EXERCISE DETAILS
Would you output the listing exactly, with every image omitted?

DATASET RECORDS
────────

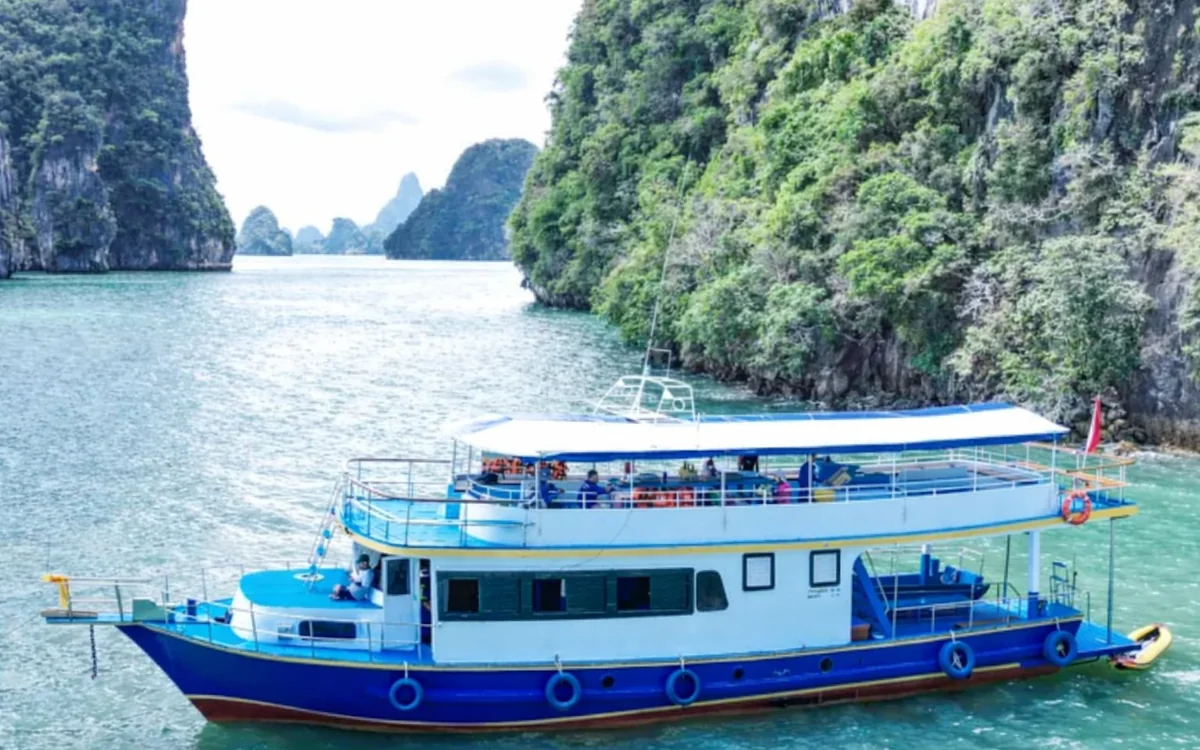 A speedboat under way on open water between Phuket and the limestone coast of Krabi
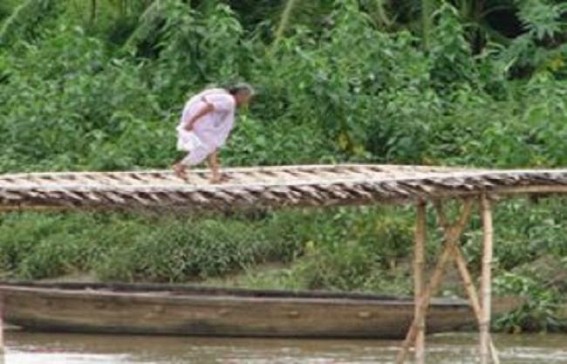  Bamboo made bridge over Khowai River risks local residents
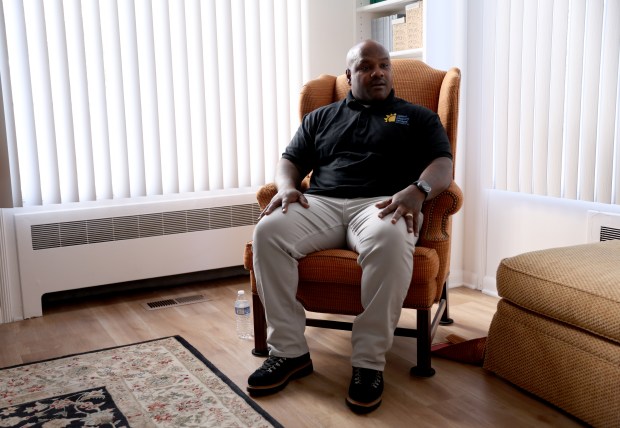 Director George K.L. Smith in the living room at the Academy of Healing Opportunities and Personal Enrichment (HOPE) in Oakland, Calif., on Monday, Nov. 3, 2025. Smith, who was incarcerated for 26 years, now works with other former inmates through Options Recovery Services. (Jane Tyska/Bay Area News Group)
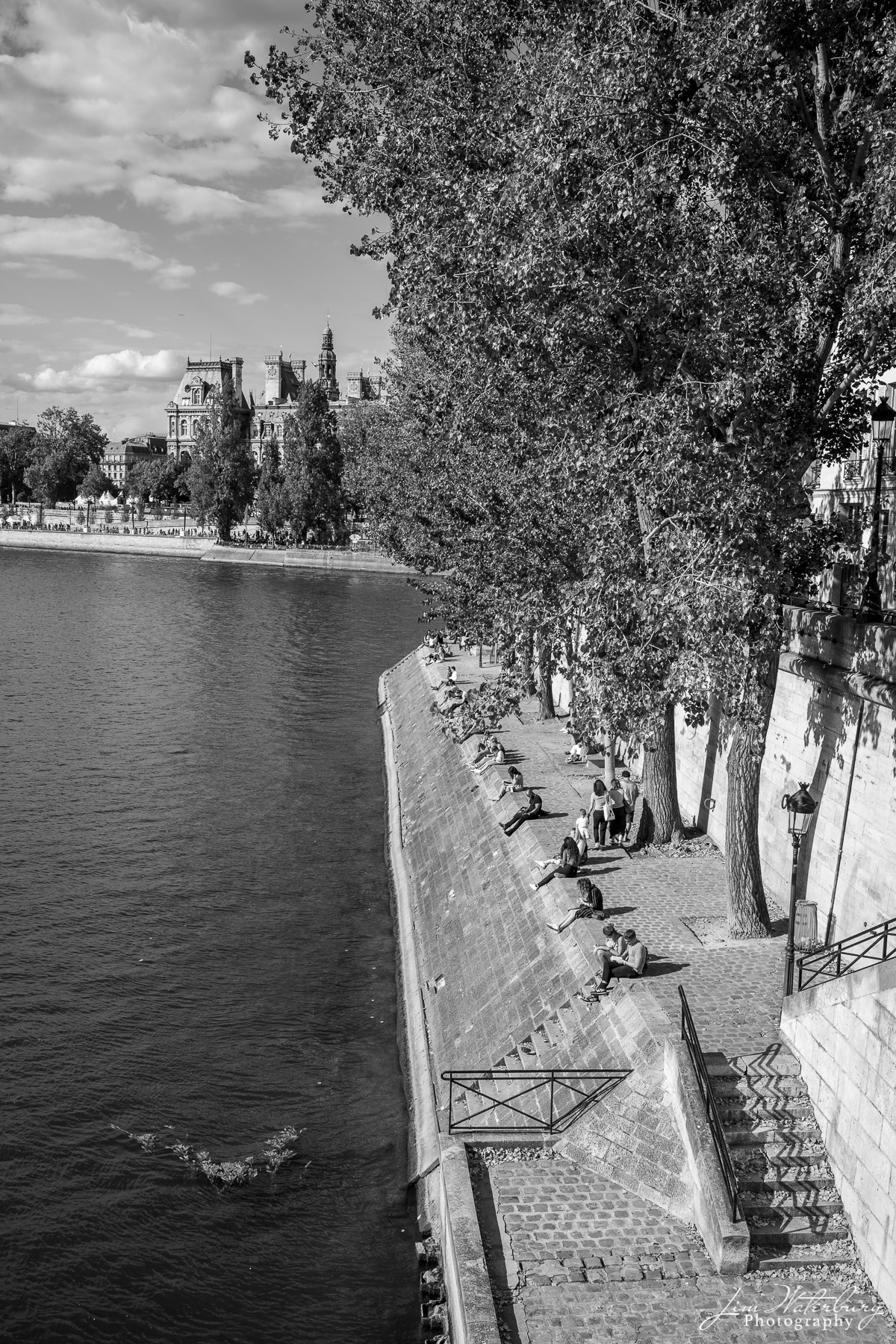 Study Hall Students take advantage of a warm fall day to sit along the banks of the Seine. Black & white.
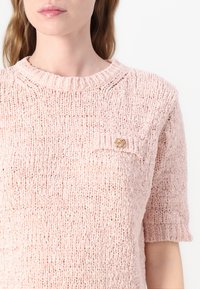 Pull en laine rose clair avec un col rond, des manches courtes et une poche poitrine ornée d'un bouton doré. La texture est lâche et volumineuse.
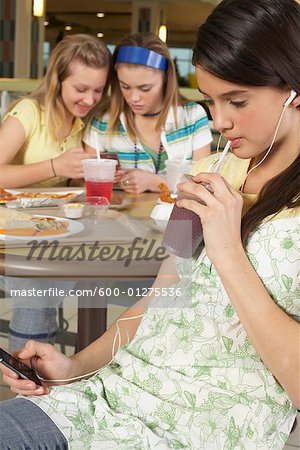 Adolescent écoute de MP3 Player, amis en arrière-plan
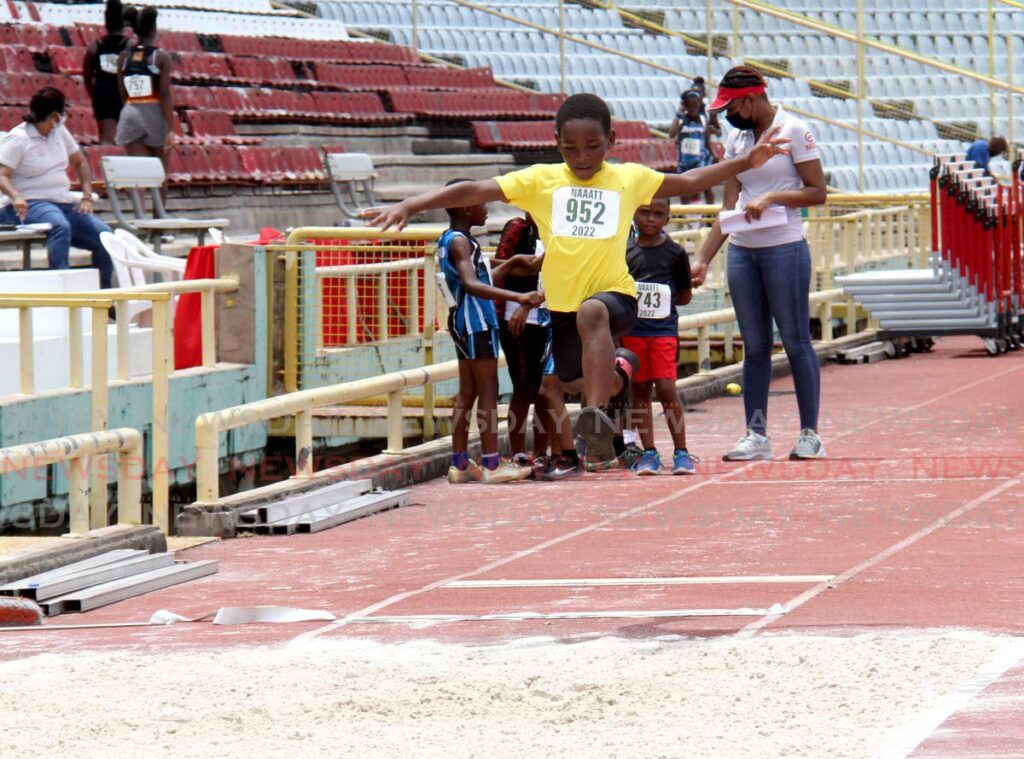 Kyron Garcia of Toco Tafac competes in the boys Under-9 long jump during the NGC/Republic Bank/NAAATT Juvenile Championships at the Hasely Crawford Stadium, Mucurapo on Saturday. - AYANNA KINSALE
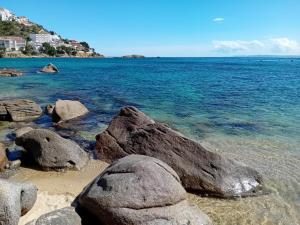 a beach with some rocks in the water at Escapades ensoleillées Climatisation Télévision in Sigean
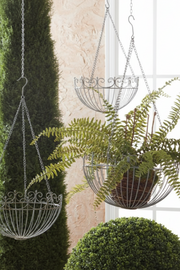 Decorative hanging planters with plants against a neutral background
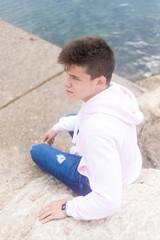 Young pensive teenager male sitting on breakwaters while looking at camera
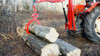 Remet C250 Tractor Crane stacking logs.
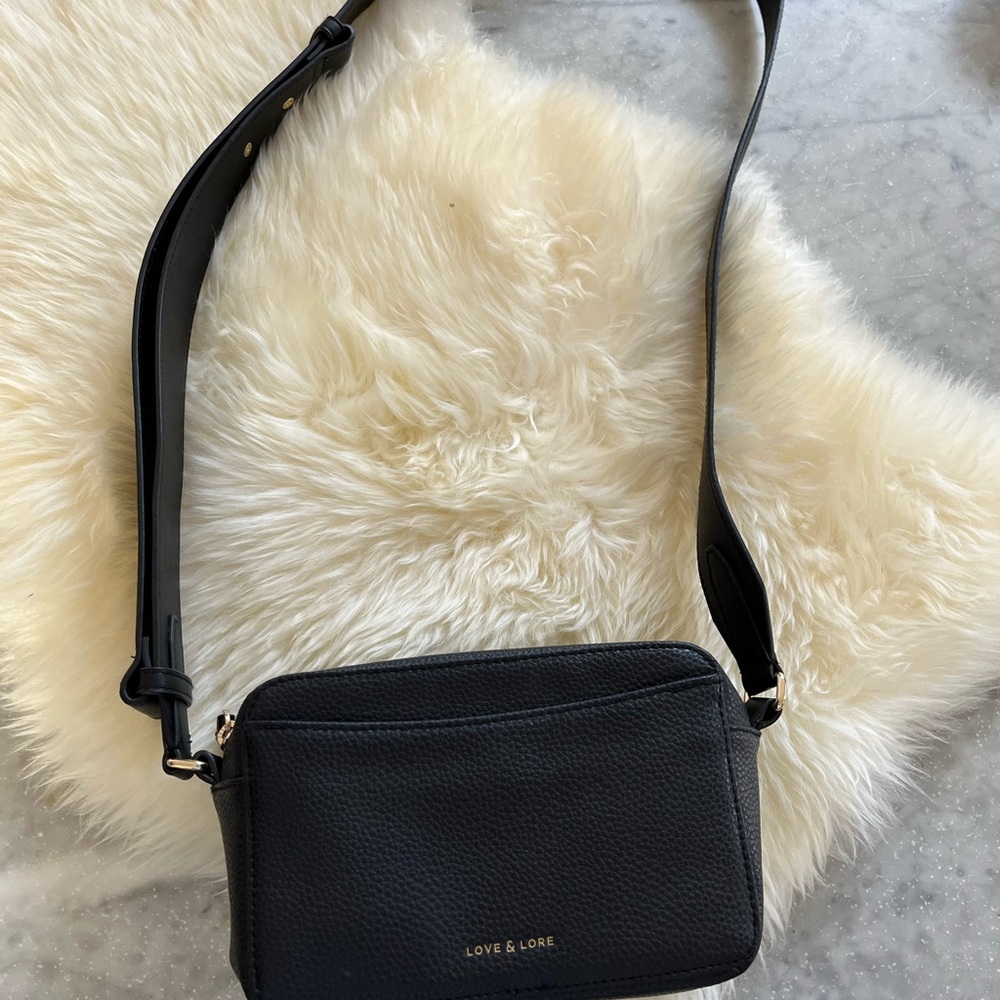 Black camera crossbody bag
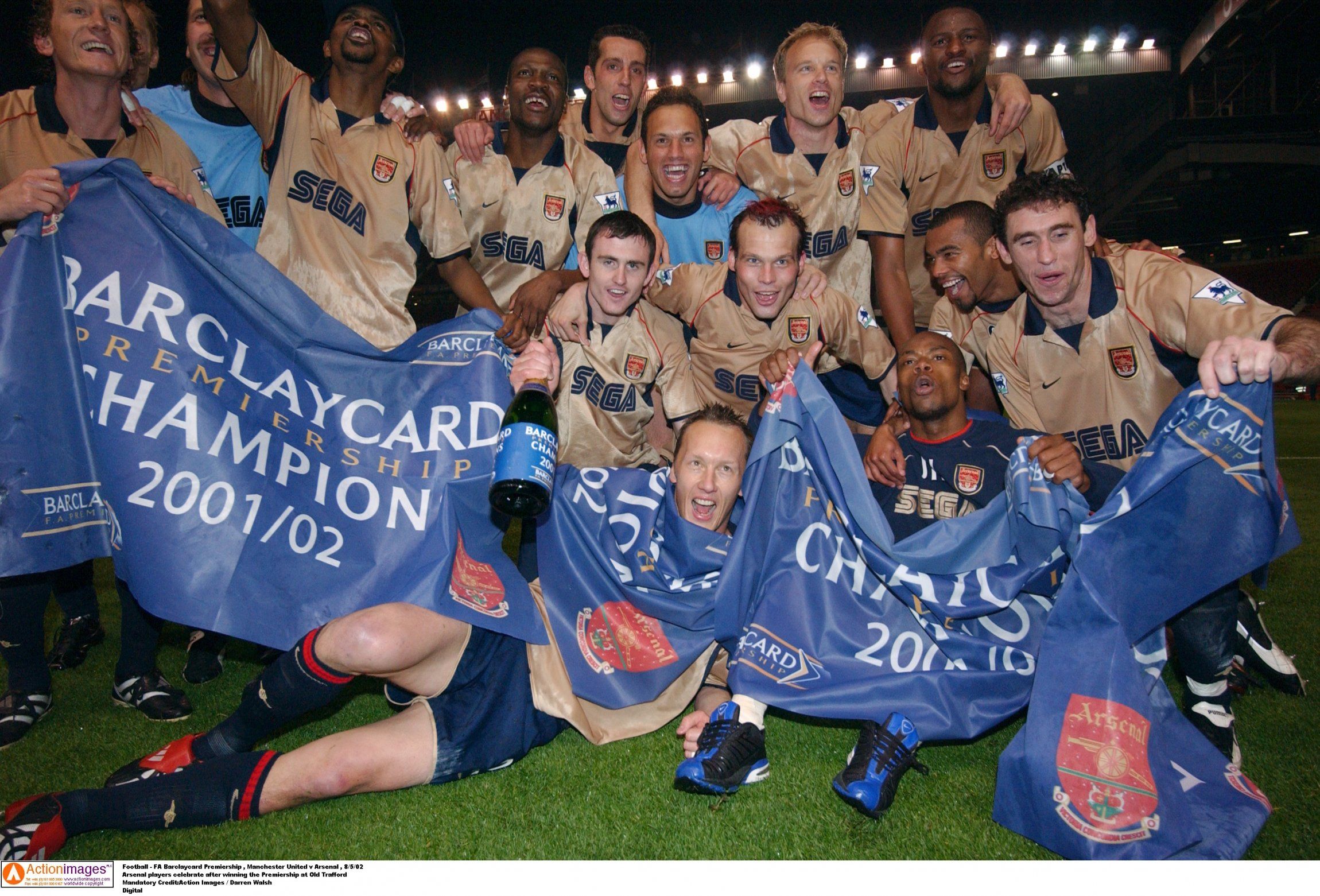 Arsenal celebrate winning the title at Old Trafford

────────

ANSWER TO THIS TASK
 A speedboat under way on open water between Phuket and the limestone coast of Krabi
  Bamboo made bridge over Khowai River risks local residents
 Director George K.L. Smith in the living room at the Academy of Healing Opportunities and Personal Enrichment (HOPE) in Oakland, Calif., on Monday, Nov. 3, 2025. Smith, who was incarcerated for 26 years, now works with other former inmates through Options Recovery Services. (Jane Tyska/Bay Area News Group)
 Study Hall Students take advantage of a warm fall day to sit along the banks of the Seine. Black & white.
 Pull en laine rose clair avec un col rond, des manches courtes et une poche poitrine ornée d'un bouton doré. La texture est lâche et volumineuse.
 Adolescent écoute de MP3 Player, amis en arrière-plan
 Kyron Garcia of Toco Tafac competes in the boys Under-9 long jump during the NGC/Republic Bank/NAAATT Juvenile Championships at the Hasely Crawford Stadium, Mucurapo on Saturday. - AYANNA KINSALE
 a beach with some rocks in the water at Escapades ensoleillées Climatisation Télévision in Sigean
 Decorative hanging planters with plants against a neutral background
 Young pensive teenager male sitting on breakwaters while looking at camera
 Remet C250 Tractor Crane stacking logs.
 Black camera crossbody bag
 Arsenal celebrate winning the title at Old Trafford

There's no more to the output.